- **Exercise brief**
In your copy, leave out the pictures; write out all the data exactly.

(Beginning of Record excerpts)

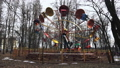 A carousel with sitting people rotates in a circle. It is located in the city park. It it early 49730921
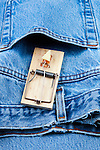 Mouse trap(s) on clothing, shirt or pants, protecting openings from whats within. Shaggy denim pants.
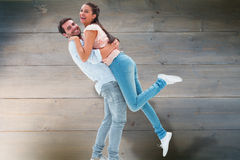 Composite image of attractive young couple hugging each other Stock Photo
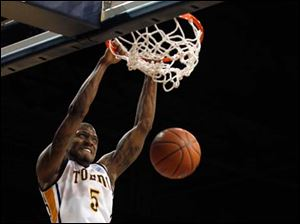 Toledo Rockets player Rian Pearson dunks the ball.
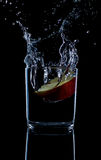 Свежее красное яблоко с капельками воды против черного отражения предпосылки Стоковое фото RF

(End of Record excerpts)

- **Completed task**
 A carousel with sitting people rotates in a circle. It is located in the city park. It it early 49730921
 Mouse trap(s) on clothing, shirt or pants, protecting openings from whats within. Shaggy denim pants.
 Composite image of attractive young couple hugging each other Stock Photo
 Toledo Rockets player Rian Pearson dunks the ball.
 Свежее красное яблоко с капельками воды против черного отражения предпосылки Стоковое фото RF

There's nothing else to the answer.